Rows of spatial question data:

--

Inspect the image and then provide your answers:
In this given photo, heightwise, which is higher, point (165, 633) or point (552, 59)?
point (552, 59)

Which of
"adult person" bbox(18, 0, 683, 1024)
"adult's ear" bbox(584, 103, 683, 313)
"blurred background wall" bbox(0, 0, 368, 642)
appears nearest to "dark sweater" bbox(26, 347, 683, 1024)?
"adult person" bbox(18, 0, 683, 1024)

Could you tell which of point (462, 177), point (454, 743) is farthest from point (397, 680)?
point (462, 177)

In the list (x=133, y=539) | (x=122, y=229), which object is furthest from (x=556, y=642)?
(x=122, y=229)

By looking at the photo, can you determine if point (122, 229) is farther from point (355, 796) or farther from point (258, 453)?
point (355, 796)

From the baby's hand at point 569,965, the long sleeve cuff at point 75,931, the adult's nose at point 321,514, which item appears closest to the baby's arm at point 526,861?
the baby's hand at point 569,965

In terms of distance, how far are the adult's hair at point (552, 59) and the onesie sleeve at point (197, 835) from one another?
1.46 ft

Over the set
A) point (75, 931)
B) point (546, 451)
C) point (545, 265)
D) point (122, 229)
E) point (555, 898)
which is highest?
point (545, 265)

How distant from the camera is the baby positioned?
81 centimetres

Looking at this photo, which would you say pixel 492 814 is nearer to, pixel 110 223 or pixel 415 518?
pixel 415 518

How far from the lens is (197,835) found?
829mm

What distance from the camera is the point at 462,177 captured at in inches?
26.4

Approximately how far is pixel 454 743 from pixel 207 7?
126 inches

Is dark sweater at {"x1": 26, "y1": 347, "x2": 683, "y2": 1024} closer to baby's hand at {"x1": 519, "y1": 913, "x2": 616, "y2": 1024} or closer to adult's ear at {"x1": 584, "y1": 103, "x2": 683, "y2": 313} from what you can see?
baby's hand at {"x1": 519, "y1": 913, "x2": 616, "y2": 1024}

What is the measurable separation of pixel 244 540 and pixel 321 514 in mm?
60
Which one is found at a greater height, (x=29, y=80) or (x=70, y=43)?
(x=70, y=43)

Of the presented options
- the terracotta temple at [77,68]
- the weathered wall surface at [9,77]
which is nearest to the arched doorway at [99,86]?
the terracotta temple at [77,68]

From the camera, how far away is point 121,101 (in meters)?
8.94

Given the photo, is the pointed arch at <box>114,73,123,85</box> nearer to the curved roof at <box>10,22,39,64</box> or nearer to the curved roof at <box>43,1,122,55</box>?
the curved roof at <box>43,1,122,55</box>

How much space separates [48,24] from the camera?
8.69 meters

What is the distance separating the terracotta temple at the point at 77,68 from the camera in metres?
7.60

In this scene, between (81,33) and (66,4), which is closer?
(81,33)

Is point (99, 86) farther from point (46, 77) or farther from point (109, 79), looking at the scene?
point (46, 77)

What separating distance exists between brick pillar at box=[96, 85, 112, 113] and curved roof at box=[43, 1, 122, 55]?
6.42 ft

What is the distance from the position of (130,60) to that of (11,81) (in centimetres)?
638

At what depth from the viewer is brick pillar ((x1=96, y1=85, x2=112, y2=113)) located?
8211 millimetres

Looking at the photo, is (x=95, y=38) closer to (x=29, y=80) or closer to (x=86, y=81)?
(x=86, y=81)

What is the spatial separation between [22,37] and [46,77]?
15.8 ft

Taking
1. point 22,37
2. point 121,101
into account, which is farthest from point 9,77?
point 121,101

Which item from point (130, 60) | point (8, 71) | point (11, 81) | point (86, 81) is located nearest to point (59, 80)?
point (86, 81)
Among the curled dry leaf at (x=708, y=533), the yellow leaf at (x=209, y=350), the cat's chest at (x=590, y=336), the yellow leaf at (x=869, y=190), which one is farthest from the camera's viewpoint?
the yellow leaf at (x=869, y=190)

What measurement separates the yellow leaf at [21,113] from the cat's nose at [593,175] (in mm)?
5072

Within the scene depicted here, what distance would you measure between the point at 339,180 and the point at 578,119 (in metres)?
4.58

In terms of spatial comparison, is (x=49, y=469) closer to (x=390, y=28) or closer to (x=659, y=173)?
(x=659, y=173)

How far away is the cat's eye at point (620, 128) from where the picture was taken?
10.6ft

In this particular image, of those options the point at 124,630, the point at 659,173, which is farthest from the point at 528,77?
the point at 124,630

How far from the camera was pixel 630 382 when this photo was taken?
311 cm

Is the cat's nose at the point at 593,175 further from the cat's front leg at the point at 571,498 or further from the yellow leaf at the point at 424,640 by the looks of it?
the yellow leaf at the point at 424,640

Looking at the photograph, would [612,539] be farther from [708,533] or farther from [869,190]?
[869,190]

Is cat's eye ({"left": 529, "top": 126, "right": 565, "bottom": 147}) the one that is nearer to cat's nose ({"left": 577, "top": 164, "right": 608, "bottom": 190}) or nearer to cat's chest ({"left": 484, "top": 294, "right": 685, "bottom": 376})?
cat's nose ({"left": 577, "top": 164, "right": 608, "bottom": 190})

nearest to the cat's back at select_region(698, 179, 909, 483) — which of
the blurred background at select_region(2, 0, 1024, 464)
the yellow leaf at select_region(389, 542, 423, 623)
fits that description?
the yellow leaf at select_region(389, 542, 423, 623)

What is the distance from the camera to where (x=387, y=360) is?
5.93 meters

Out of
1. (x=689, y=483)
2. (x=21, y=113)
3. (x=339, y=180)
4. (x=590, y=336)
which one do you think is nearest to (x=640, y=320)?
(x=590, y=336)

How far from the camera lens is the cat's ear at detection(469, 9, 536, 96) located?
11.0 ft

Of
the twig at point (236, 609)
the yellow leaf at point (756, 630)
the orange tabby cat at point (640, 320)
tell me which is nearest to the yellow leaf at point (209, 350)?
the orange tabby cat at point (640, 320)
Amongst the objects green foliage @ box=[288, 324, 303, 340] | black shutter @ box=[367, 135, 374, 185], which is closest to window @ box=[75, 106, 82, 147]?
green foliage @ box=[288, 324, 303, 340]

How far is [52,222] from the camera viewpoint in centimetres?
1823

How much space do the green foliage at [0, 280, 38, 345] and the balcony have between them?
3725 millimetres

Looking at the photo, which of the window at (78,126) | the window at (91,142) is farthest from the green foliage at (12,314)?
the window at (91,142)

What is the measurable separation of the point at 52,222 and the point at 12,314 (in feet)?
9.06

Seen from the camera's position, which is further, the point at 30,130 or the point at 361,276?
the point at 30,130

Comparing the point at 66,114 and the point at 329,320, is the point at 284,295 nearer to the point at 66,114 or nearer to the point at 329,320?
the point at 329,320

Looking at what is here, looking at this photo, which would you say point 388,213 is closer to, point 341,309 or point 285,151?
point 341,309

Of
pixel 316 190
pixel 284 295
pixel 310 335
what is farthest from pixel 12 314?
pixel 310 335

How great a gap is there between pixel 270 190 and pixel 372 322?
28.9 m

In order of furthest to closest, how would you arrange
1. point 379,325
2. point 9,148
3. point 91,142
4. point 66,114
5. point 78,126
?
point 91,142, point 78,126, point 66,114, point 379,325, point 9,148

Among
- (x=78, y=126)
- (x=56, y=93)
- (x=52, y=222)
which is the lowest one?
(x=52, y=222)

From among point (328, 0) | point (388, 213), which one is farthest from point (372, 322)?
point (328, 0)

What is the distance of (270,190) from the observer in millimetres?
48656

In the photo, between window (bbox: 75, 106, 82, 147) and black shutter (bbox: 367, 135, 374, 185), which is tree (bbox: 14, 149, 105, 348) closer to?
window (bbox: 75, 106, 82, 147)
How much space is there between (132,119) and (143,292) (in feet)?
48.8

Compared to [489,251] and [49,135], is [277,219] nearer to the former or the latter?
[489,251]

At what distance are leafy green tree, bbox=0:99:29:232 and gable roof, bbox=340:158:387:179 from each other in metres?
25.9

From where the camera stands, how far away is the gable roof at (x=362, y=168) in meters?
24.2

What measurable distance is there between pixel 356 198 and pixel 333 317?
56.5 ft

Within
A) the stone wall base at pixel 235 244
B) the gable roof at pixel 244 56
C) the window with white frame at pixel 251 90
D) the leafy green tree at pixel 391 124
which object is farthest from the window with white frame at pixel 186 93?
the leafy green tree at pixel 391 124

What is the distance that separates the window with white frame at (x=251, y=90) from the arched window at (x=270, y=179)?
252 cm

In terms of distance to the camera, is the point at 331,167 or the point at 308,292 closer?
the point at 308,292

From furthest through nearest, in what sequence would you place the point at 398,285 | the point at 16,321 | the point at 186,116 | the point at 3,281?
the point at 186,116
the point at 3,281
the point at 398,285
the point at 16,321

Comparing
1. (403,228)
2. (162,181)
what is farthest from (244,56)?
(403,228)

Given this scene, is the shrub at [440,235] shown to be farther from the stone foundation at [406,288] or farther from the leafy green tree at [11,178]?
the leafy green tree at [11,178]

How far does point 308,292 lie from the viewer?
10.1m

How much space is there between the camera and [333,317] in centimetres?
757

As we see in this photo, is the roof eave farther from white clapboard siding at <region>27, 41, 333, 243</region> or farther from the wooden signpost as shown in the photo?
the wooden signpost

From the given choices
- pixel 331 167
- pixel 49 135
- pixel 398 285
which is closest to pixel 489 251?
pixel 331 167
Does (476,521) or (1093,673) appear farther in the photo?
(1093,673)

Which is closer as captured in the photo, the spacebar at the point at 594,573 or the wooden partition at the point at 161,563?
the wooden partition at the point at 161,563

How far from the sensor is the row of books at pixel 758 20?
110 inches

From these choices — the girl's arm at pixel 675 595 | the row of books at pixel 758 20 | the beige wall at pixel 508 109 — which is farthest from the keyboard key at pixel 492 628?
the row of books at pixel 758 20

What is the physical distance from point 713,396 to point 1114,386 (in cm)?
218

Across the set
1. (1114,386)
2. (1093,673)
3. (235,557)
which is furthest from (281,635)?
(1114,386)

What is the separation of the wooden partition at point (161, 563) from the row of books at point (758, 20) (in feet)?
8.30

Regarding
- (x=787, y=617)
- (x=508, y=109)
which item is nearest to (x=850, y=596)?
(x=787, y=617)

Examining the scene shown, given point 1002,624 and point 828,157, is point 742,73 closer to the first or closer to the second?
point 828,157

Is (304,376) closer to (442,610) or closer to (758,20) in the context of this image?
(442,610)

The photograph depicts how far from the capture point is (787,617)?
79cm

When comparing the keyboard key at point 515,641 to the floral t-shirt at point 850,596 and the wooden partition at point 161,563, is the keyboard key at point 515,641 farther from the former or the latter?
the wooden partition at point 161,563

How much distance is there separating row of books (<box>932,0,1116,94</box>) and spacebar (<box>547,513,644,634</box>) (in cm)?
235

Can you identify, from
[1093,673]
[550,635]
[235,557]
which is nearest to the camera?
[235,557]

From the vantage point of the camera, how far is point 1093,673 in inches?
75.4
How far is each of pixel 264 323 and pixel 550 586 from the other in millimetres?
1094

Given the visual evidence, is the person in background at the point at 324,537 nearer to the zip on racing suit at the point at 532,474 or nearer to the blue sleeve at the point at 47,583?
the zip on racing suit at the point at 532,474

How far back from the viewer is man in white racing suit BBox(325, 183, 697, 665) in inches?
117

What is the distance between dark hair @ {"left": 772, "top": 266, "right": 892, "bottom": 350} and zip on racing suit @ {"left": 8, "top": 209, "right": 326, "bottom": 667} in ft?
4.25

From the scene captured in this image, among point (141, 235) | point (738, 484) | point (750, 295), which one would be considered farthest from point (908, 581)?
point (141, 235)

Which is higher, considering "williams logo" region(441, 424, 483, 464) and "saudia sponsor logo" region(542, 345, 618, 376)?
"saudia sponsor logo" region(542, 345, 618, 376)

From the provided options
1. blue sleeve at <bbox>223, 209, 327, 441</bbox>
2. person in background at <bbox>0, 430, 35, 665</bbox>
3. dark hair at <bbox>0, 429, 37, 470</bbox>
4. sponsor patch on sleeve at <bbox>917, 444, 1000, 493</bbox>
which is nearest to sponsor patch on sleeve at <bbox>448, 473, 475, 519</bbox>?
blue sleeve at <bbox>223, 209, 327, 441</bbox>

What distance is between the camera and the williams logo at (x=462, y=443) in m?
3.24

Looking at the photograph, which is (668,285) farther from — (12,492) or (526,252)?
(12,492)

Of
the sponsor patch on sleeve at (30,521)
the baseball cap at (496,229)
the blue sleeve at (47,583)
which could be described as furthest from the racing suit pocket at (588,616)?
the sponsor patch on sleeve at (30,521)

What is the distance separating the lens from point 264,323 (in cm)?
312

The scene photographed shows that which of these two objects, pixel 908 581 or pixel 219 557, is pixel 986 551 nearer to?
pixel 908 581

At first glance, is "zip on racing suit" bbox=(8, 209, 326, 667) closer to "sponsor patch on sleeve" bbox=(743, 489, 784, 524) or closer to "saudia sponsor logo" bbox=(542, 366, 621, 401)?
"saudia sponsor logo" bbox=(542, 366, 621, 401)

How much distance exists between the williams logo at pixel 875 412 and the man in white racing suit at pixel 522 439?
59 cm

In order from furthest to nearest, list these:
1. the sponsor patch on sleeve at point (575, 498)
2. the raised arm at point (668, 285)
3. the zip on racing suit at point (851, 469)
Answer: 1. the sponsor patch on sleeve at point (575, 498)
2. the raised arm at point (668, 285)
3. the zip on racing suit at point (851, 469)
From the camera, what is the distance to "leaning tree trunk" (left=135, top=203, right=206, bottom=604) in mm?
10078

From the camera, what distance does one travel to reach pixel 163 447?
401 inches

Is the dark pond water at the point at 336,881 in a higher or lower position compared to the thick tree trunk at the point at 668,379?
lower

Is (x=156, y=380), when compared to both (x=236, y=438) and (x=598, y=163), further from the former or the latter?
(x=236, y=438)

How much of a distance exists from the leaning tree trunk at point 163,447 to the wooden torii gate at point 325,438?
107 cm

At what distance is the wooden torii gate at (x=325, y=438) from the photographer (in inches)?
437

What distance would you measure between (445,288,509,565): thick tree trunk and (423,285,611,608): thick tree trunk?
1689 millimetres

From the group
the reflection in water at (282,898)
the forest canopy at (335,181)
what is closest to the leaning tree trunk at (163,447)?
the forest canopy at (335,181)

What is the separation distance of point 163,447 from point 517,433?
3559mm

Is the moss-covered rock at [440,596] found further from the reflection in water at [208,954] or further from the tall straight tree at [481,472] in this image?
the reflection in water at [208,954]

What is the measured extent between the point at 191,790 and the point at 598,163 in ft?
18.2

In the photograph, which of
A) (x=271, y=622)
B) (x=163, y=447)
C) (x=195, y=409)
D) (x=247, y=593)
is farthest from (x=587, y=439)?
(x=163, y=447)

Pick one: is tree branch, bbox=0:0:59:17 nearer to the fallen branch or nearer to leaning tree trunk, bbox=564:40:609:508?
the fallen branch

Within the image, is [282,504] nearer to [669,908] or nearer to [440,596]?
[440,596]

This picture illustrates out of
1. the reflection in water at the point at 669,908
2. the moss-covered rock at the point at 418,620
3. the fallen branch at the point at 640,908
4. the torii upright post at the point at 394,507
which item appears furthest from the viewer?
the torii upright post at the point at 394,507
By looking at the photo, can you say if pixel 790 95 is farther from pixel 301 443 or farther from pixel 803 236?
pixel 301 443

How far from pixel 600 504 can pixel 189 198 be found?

--

*WHAT YOU SHOULD DO*. Please rewrite the stretch from the line containing "At what distance is" through the end of the data, switching "thick tree trunk" to "tall pine trunk" and keeping everything else unchanged.

*COMPLETE RESPONSE*.
At what distance is the wooden torii gate at (x=325, y=438) from the photographer (in inches)?
437

What distance would you measure between (445,288,509,565): tall pine trunk and (423,285,611,608): tall pine trunk?
1689 millimetres

From the group
the reflection in water at (282,898)
the forest canopy at (335,181)
what is closest to the leaning tree trunk at (163,447)?
the forest canopy at (335,181)

What is the separation distance of point 163,447 from point 517,433?
3559mm

Is the moss-covered rock at [440,596] found further from the reflection in water at [208,954] or further from the tall straight tree at [481,472] in this image?
the reflection in water at [208,954]

What is the measured extent between the point at 191,790 and the point at 598,163 in ft?
18.2

In the photograph, which of
A) (x=271, y=622)
B) (x=163, y=447)
C) (x=195, y=409)
D) (x=247, y=593)
is farthest from (x=587, y=439)?
(x=163, y=447)

Pick one: is tree branch, bbox=0:0:59:17 nearer to the fallen branch or nearer to leaning tree trunk, bbox=564:40:609:508?
the fallen branch

Within the image, is [282,504] nearer to [669,908] or nearer to [440,596]?
[440,596]

This picture illustrates out of
1. the reflection in water at the point at 669,908
2. the moss-covered rock at the point at 418,620
3. the fallen branch at the point at 640,908
4. the torii upright post at the point at 394,507
which item appears furthest from the viewer?
the torii upright post at the point at 394,507
By looking at the photo, can you say if pixel 790 95 is farther from pixel 301 443 or farther from pixel 803 236?
pixel 301 443

How far from pixel 600 504 can pixel 189 198 be found?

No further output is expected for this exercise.